Preliminary Flood Risk Assessment
A preliminary flood risk assessment is a high-level assessment of local flood risk and historic and potential floods to help identify where future floods may cause a risk.
On 22 December 2011, Preliminary Flood Risk Assessments (PFRAs) were made available to the public through the Environment Agency Wales web site portal. For the first time, an assessment of local flood risk has been produced by all 174 Lead Local Flood Authorities (LLFAs) in England and Wales. They fulfil statutory requirements under the EU Floods Directive, which is implemented in England and Wales by the Flood Risk Regulations 2009 (the Regulations). They will be used to inform decision-making and enable targeted action by local authorities.
Click on the link below to see the City and County of Swansea PFRA
What is a PFRA?
A PFRA is a high-level assessment of local flood risk, involving the collection and reporting of information on past (historic) and future (potential) floods to identify where the risk of flooding may be an issue within a LLFA area. In addition, information in the PFRA is used to confirm Flood Risk Areas - areas where flood risk is a significant issue and the next stages of the EU Floods Directive apply.
PFRAs only cover local sources of flood risk ie flooding from ordinary watercourses (small rivers, streams and ditches), surface runoff and ground water. They do not include flood risk from main rivers, the sea and reservoirs, as these sources of flooding are the responsibility of the Environment Agency. However they do consider interactions with all potential sources of flooding where appropriate.
Why are PFRAs important?
PFRAs provide a comprehensive assessment of flood risk from local sources across all of England and Wales for the first time. They will be used to provide the evidence base for LLFAs to develop their local flood risk management strategies which are required under the Flood and Water Management Act.

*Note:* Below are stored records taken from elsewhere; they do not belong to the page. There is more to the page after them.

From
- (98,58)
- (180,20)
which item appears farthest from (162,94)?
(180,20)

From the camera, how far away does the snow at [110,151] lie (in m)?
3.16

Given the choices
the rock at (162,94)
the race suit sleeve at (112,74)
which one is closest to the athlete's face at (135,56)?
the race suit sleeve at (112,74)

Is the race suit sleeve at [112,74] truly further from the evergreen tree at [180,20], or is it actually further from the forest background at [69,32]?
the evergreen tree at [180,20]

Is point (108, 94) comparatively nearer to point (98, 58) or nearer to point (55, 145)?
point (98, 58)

Who has been involved in producing PFRAs?
LLFAs were responsible for developing PFRAs. Responsibilities under the Regulations are consistent with the Flood and Water Management Act, which gives local authorities a role to co-ordinate the management of local sources of flood risk.

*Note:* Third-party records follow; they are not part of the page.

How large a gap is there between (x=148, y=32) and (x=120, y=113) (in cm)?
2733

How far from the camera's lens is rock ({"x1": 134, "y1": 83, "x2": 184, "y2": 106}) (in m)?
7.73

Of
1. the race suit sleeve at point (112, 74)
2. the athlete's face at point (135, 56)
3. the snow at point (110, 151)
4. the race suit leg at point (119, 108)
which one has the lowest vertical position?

How were Flood Risk Areas identified?
Defra and Welsh Government issued guidance on a method for selecting and reviewing Flood Risk Areas which included setting criteria and thresholds. The thresholds were determined by Ministers
There are ten 'indicative Flood Risk Areas in England covering approximately a third of properties at risk of surface water flooding in England with Eight identified in Wales covering approximately 40 per cent of properties at risk of surface water flooding in Wales.